Criminal Intel Files Show Facial Recognition, Warrantless Surveillance in Minnesota

A little-known multi-agency drug war group runs thousands of facial recognition scans and other surveillance operations. We found over 37,000 requests for support, connecting at least 233 law enforcement organizations in Minnesota and beyond.

Minneapolis, MN – Documents obtained via a series of public records requests from the Hennepin County Sheriff’s Office (HCSO) provide rare insight into police intelligence gathering. The documents include case numbers in which facial recognition was used, details about systems that gain access to vehicle entertainment systems, geospatial intelligence, cell phone snooping and more.

Many drug and other task forces as well as more routine law enforcement operations within the region receive intelligence from investigators within the Criminal Intelligence Division (CID) and Criminal Information Sharing and Analysis (CISA) units. Within this division is the High Intensity Drug Trafficking Areas Investigative Support Center (HIDTA ISC). Amid these units the Real Time Analysis Center (RTAC) is a hub for tactical operations planning.

The Hennepin County Sheriff’s Office leases office space in downtown Minneapolis where HIDTA and CISA units work side by side, serving as a clearinghouse and command center both supporting criminal intelligence gathering as well as real time field operations.

Homeland Security equates these operations with fusion centers. This multi-agency investigative effort combines various intelligence pipelines from hundreds of police and other sources and is bolstered by data mining and state-of-the-art surveillance technology.

HIDTA operations, like the North Central HIDTA, exist across the United States with little public scrutiny. Locally, the conversation around police use of facial recognition largely features police officials explaining that it’s a powerful tool they only use for the most pressing investigations. Now, the dataset Unicorn Riot is making public shows over 1,600 facial recognition searches in 1,395 days for investigations including “property crimes,” and other arguably lesser offenses.

This report covers a range of technologies used by criminal intelligence analysts and investigators within the County-maintained facility that’s used as part of a multitude of police operations across the region. The legal threshold to perform cellphone surveillance in particular, but also regularly run facial recognition and other invasive technologies, are clearly lacking as is shown by the documentation obtained. The federal HIDTA program enables this data-driven approach to policing alongside the County’s criminal intelligence units, pooling access to resources, data and analysis. 

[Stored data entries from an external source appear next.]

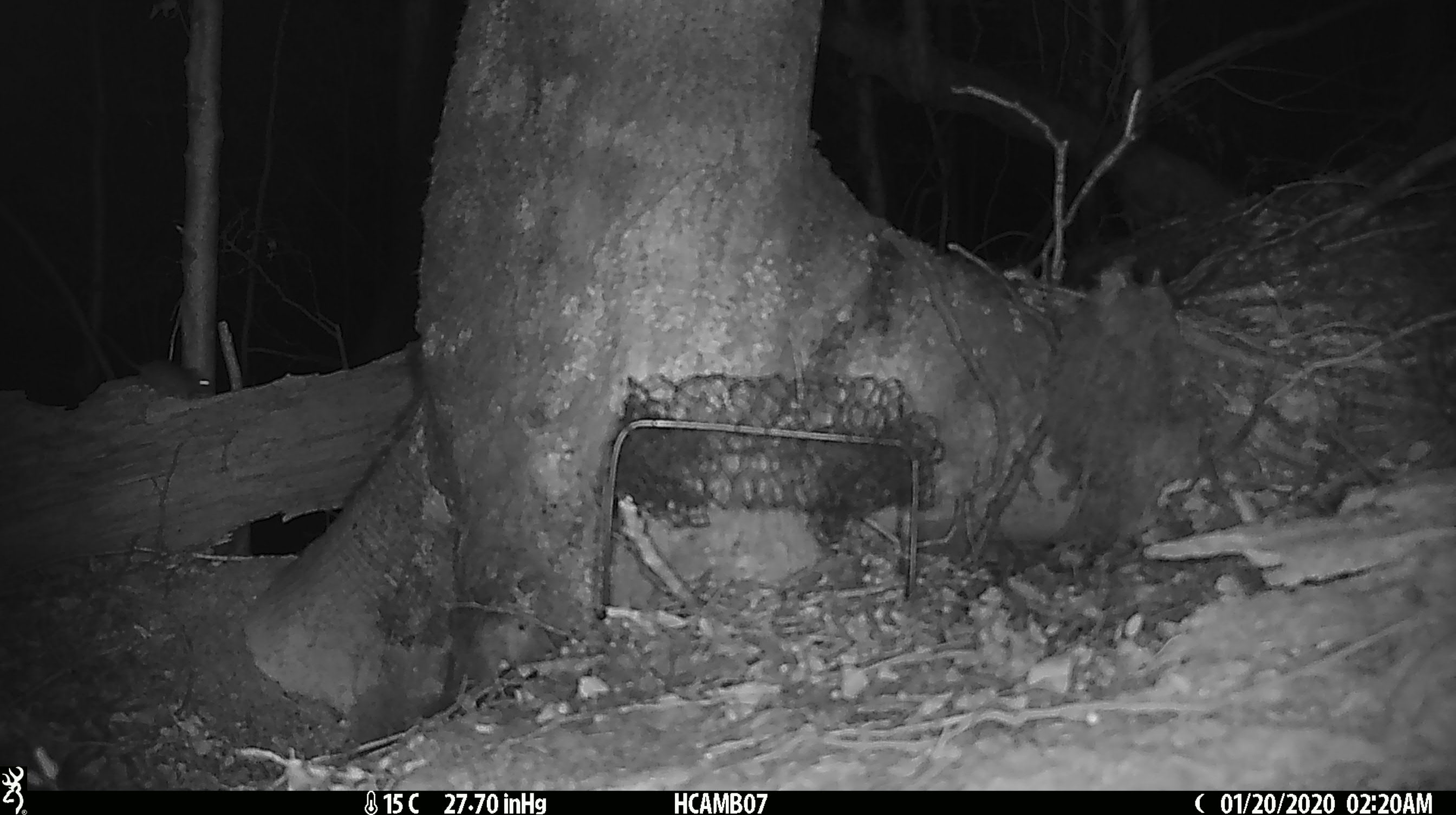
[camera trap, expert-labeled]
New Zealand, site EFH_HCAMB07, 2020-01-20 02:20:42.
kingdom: Animalia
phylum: Chordata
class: Mammalia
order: Rodentia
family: Muridae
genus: Mus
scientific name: Mus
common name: mouse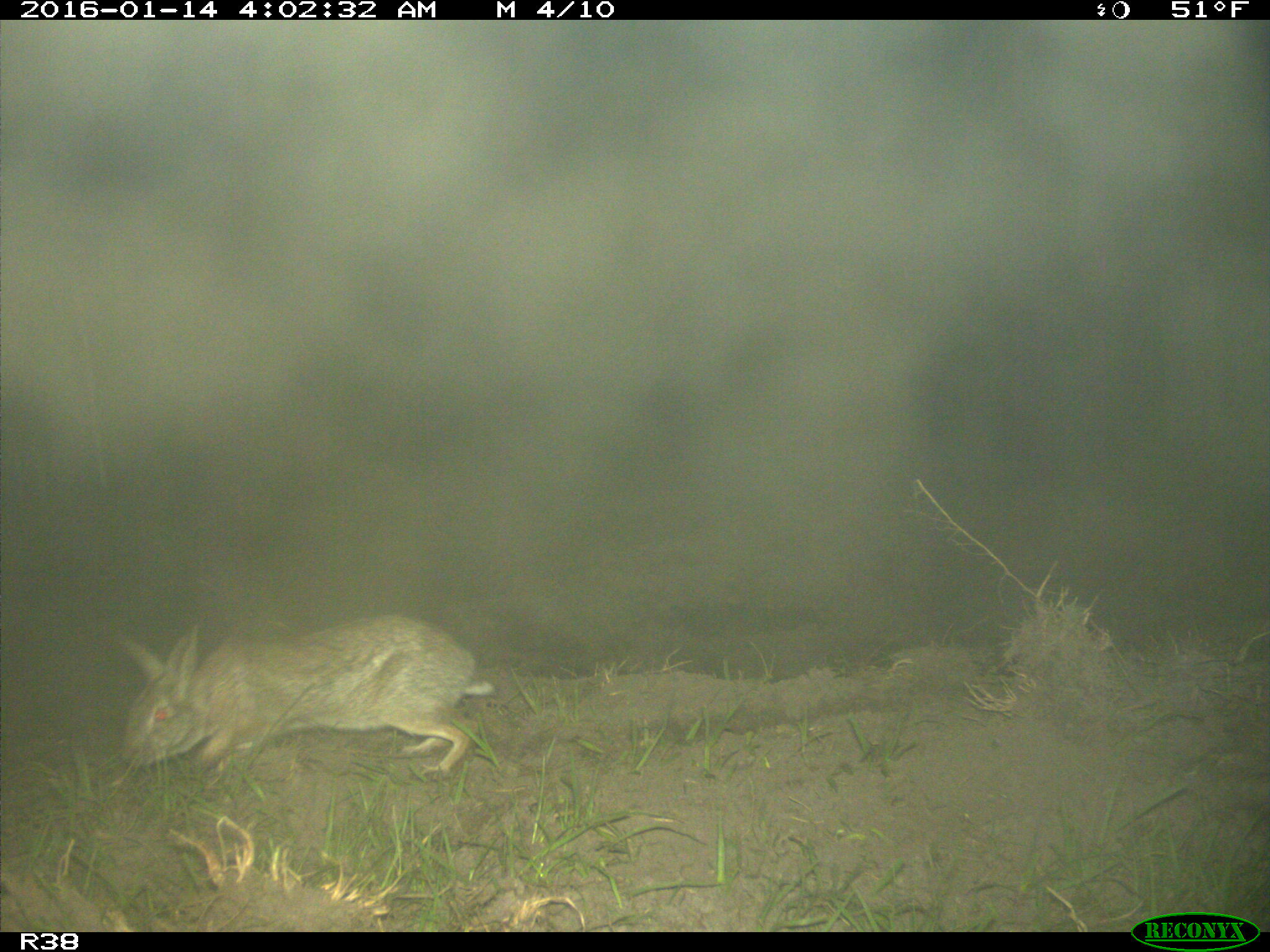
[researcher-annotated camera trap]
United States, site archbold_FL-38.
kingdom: Animalia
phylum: Chordata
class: Mammalia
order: Lagomorpha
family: Leporidae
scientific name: Leporidae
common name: rabbits and hares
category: unidentified rabbit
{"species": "unidentified rabbit (rabbits and hares) (Leporidae)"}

Note: the files featured here are all available in the Resources section at the end. Use our new tabs to peruse HIDTA-related files.

Sections: The Police Web37,000 RequestsFacial RecognitionBerla: Data Mining AutomobilesOperations and Tactical PlanningLicense Plate ReadersCell Phone DataCellebrite and Phone ExtractionMinimal OversightResources

The Police Web: CID, CISA, HIDTA ISC, Etc.

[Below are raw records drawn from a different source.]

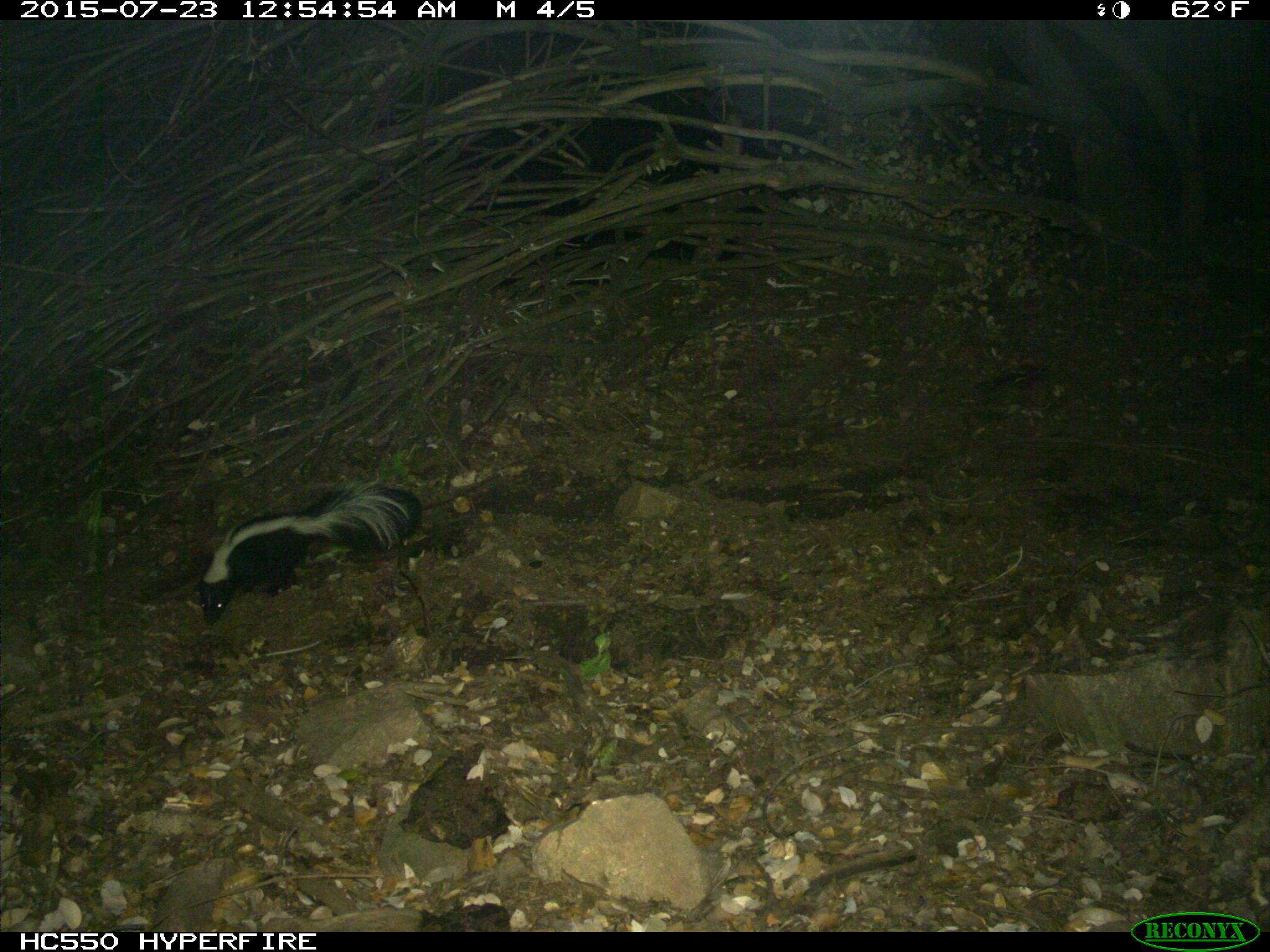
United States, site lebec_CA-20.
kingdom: Animalia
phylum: Chordata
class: Mammalia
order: Carnivora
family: Mephitidae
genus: Mephitis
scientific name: Mephitis mephitis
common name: striped skunk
Mephitis mephitis (striped skunk).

The log of facial recognition searches spans roughly 1,300 days from January of 2019 to late October 2022. The log indicates investigators ran 1,677 facial recognition searches since Jan. 2019.

Of those searches, 921, or 54%, were not associated with any case numbers. It’s therefore unclear from the data if those particular searches were in furtherance of legitimate law enforcement functions.

HCSO’s website says the Criminal Intelligence Division (CID) provides “timely and accurate analysis of criminal information to area law enforcement. The division analyzes information to identify crime patterns, forecast criminal trends, generate investigative leads, assist with identification and apprehension of suspects involved in criminal activity” and provide threat information.

Any group with “Intelligence” in their name will naturally include a litany of acronyms – bear with us.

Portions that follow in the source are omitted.